Леня, как всегда, заливисто засмеялся.

— А Виталик Хуторской вообще чушок, фраер дешевый, петух топтаный, да на него если надавить пожестче, он нам всем с утра будет тапочки подавать! Давай завтра с ним у бревнышка перетрем всем отрядом, а, Леха? Нужно же с этим козлом разобраться!

Мы тогда полночи ржали, представляя Виталика Хуторского стоящим раком и надевающего нам тапочки! А зря мы не послушались тогда Леню, зря!


Вовка вернулся через неделю, он стал студентом медицинского училища при все том же Первом медицинском институте. «Нашем институте» сказал он, и меня почему-то это задело. Целый день он рассказывал, какие клевые в этом училище чуваки и как он их всех разом заткнул за пояс, даже рябят с третьего курса, показав, как надо играть на гитаре.

Я с ним столько лет дружу, что уже и не удивляюсь. У него всегда в новом месте клевые чуваки, а самый клевый, конечно, он. Потом обычно все со временем тускнеет, кроме самого Вовки, разумеется. Еще он сообщает, что отец купил ему, чтобы ходить в училище, сразу два дорогих пиджака в магазине «Модный силуэт»: один пиджак очень клевый, а второй и вовсе клубный. Что такое клубный пиджак, я стесняюсь спросить, сижу и просто киваю.

Больше всех за Вовку, как мне показалось тогда, обрадовался Леня.

— Молодец, Вован, — сказал Леня, — все лучше, чем у станка весь день париться за копейки. Как станешь этим твоим, слесарем-гинекологом, все будут с тобой первые за ручку здороваться. Кому клизму пропишешь, кому градусник! Вот у нас в детдоме знаешь, какая профура работает, а даже директриса перед ней на цирлах ходит!

* * *

Только слышно было, как работает аппарат.

— Все, ребята, отключайте! — повторила Валентина и взглянула на часы под потолком. — Время смерти четырнадцать тридцать!

Я посмотрел на Кочеткова. Тогда пусть он и отключает аппарат, а мне что-то не хочется. Вот она, кнопочка, слева на панели, ему лишь рукой коснись, а я через койку должен тянуться. И сделать это нужно не для того, чтобы сэкономить электричество, нет. Просто этим жестом ты сам для себя отсекаешь перспективу бесполезных действий. А когда сердце стоит час, дальнейшая реанимация лишена смысла.

И тут Кочетков заиграл желваками и выпалил:

— Отключить мы всегда успеем, Валентина Алексеевна. Леша, давай еще три раза внутрисердечно — и все!!!

А он действительно упрямый, этот Андрюха Кочетков, а еще он девушек очень любит, про его слабость всей больнице известно, и допустить, чтобы такая, как эта, сейчас ушла, он не хочет. И почему еще три раза? Не два, не четыре? Значит, решил попытать счастья, как в русских народных сказках.
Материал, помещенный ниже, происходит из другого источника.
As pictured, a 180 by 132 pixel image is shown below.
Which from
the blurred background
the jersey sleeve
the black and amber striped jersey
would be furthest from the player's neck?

— Зачем, Андрюша? — произнесла Валентина, и все понимали, что она права. В самом деле, зачем? Сказки сказками, но мы-то знаем, что чудес не бывает…

* * *

Из нашего отряда пропал пионер. То есть вообще пропал из лагеря, и всем сразу стало понятно, кого сделают крайним. Ясное дело, Костика. Его напарница с красивым именем Надежда появлялась в отряде лишь дважды в день, на утреннюю и вечернюю линейки, да и то когда их проводил начальник лагеря Мэлс Хабибович. Поэтому она не знала никого из нас даже по именам. Похоже, что статус невесты старшего пионервожатого Гены Бернеса, который ее всегда мог легко отмазать, окончательно испортил и без того сложный Надькин характер.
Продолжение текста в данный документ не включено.